Symptoms typically appear between ages 30 and 50, but it can begin at a very young age or appear in the very elderly. Primary symptoms include:
- Lack of muscle coordination in the arms, legs, head, face and upper body
- Progressive decline in thinking and reasoning skills, including memory, concentration, judgment and the ability to plan and organize
- Mood disturbances, including depression, anxiety, anger, and irritability
- Obsessive-compulsive behaviors
The last type of early-onset dementia, which is extremely rare, is Creutzfeldt-Jakob Disease (CJD). CJD is characterized by rapid neurological degeneration. It is always fatal, and death usually occurs within six months to a year of onset.

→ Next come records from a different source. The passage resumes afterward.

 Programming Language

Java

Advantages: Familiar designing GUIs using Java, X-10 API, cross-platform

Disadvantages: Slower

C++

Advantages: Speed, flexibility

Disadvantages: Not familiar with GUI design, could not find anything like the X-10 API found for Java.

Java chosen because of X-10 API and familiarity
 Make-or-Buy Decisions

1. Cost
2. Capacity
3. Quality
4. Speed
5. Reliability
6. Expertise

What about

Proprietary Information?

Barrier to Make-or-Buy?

CJD belongs to a class of human and animal diseases called transmissible spongiform encephalopathies (TSEs), because the infected brain looks like a sponge. The average age of onset for CJD is 60.
“Mad Cow Disease” is the bovine equivalent of CJD (although it tends to affect younger people, with the average age of onset being 26).

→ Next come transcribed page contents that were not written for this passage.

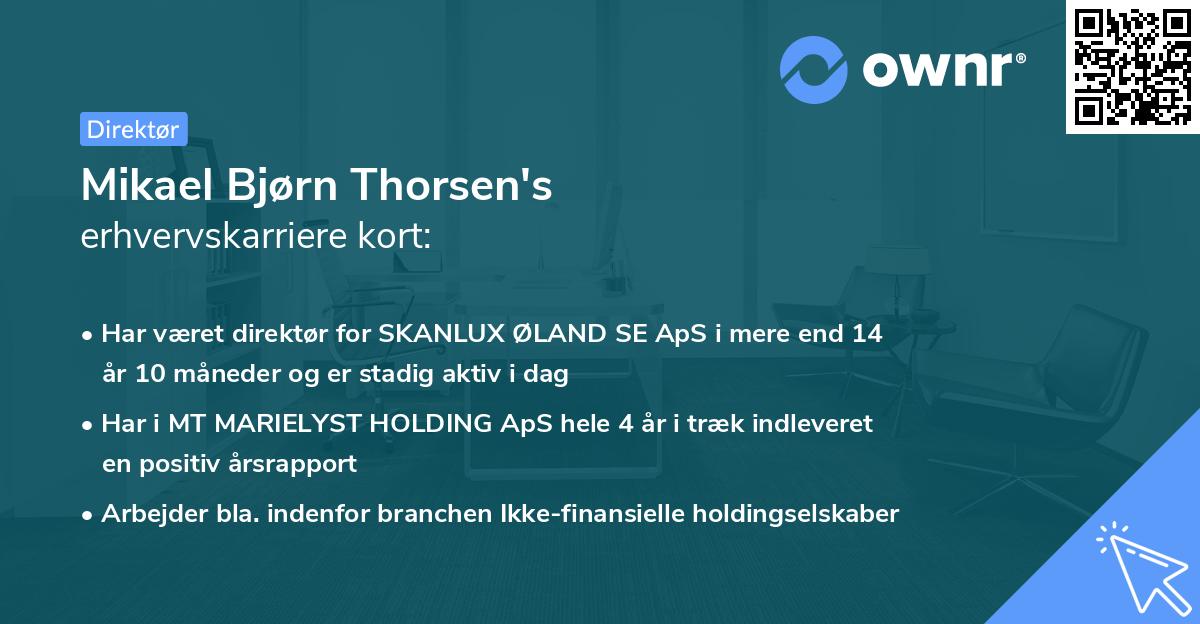 ownr®

Direktør

Mikael Bjørn Thorsen's
erhvervskarriere kort:

• Har været direktør for SKANLUX ØLAND SE ApS i mere end 14 år 10 måneder og er stadig aktiv i dag

• Har i MT MARIELYST HOLDING ApS hele 4 år i træk indleveret en positiv årsrapport

• Arbejder bla. indenfor branchen Ikke-finansielle holdingselskaber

There are three types of CJD:
- Sporadic (no known cause) – accounts for about 90% of cases
- Inherited (family history of the disease) – accounts for 5-10% of cases
- Acquired (transmitted by exposure to brain or nervous system tissue, usually through certain medical procedure) – accounts for less than 1% of cases
- Rapidly progressive dementia
- Problems with muscular coordination
- Personality changes, including impaired memory, judgment, and thinking
- Impaired vision
As CJD progresses, mental impairment becomes severe. Sufferers often develop involuntary muscle jerks (myoclonus), and they may go blind.
Eventually, they lose the ability to move and speak and become comatose. Pneumonia and other infections often occur as well, and they generally end in death.